ORLANDO, Fla. — Retired NBA star Ray Allen said he is a victim of “catfishing,” and has asked a court to throw out a case where he is accused of stalking someone he met online.

Allen filed an emergency motion in Orange County, Florida, on Tuesday, one day after Bryant Coleman told the court he is being stalked by the 10-time All-Star and two-time NBA champion.

Allen said Coleman is the one who is stalking.

“Coleman pretended to be a number of attractive women interested in Ray Allen,” read the motion filed on Allen’s behalf. “Ray believed he was speaking with these women and communicated with them.”

Attorney David Oscar Markus released a statement saying Allen took legal action in an effort to put an end to threats against him and his family, and that Allen was the victim “of an online scheme to extract money and embarrass him by someone who appears to be troubled.”

In the filing, Allen said Coleman threatened to reveal details of their conversations, and that the sides eventually struck a deal to keep everything private. Allen said that deal has been violated and that Coleman has continued to harass him and his family through several social-media accounts.

“He posted about Ray’s wife, Ray’s children, Ray’s dog, Ray’s homes, Ray’s wife’s restaurant, and numerous other personal items,” read the motion. “Coleman not only posted about these things, he would actually post while physically located inside Ray’s wife’s restaurant in Orlando. And he would make sure they knew it, tagging Ray and his wife on those posts.”

Allen asked the court to stop Coleman from “cyber-stalking.” It was not clear if Coleman has an attorney, and a working phone number for him could not be found.

“Ray regrets ever engaging with this person online and is thankful they never met in person,” Markus said. “This experience has negatively impacted Ray, and he hopes that others might use his mistake to learn the dangers of communicating online with strangers.”

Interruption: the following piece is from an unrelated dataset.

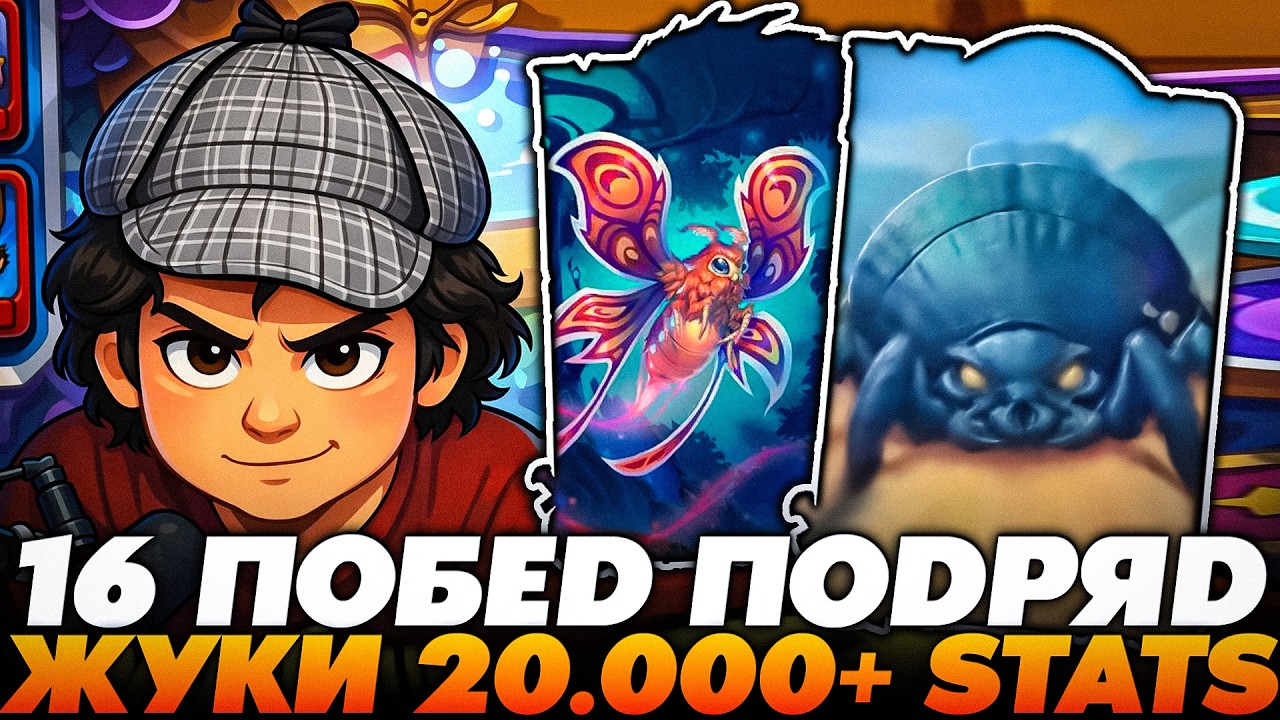 СЛОВИЛ 16 ПОБЕД ПОДРЯД НА ЖУКАХ 20.000+ СТАТОВ !!!   Guddumpog  Guddummit Hearthstone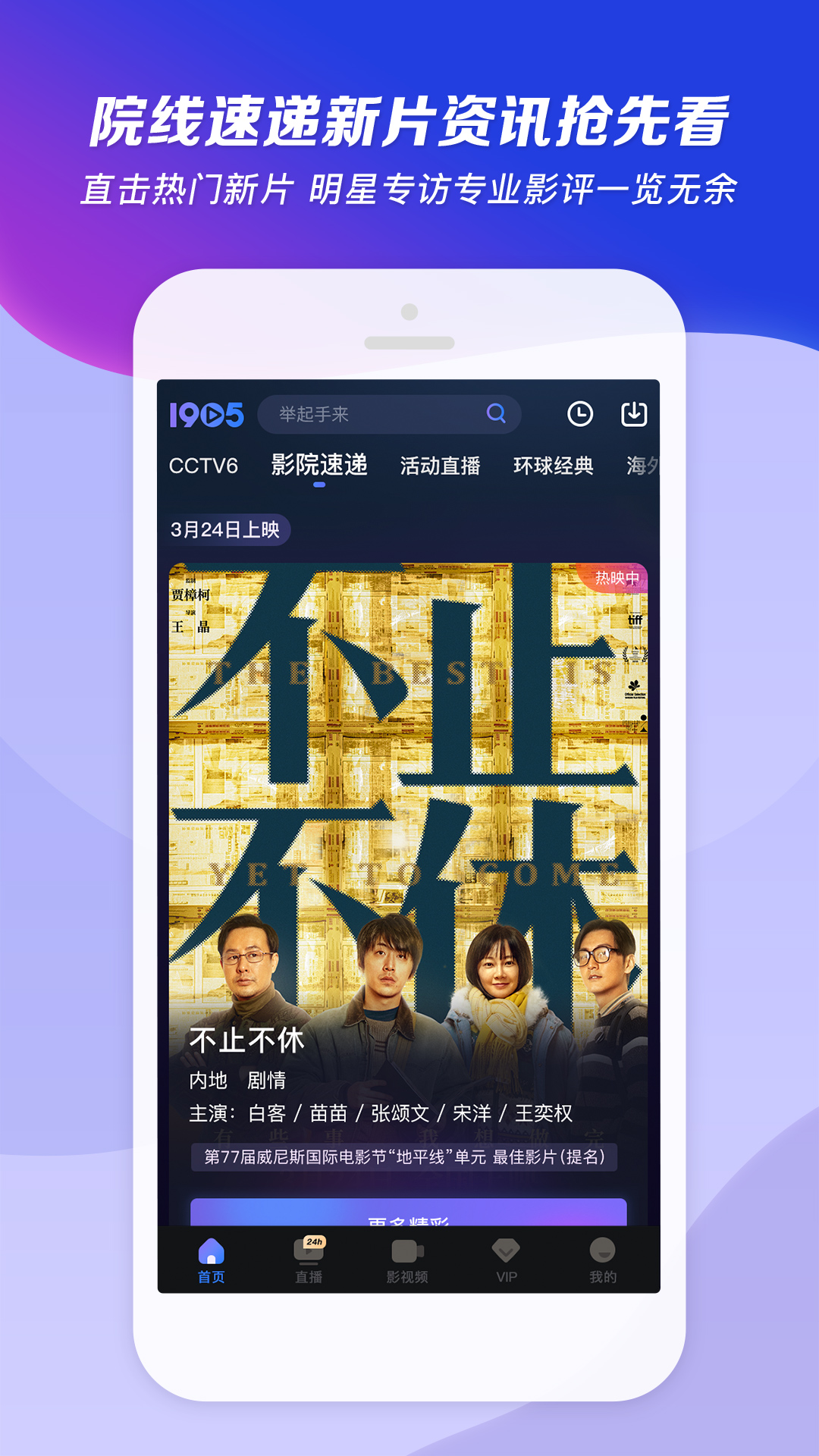 丝绸的故事简介20字截图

Allen is the NBA’s all-time leader in 3-pointers made. He starred in college at UConn and won championships with the Celtics in 2008 and Miami in 2013, the second title coming after he made one of the most dramatic shots in playoff history — a game-tying 3-pointer with 5.2 seconds left in regulation of Game 6 of The Finals against San Antonio, a game that the Heat would win in overtime to extend the series to a seventh game.

Allen also played for Milwaukee and Seattle, and last appeared in the league in 2014. He and his family have lived in the Miami area since.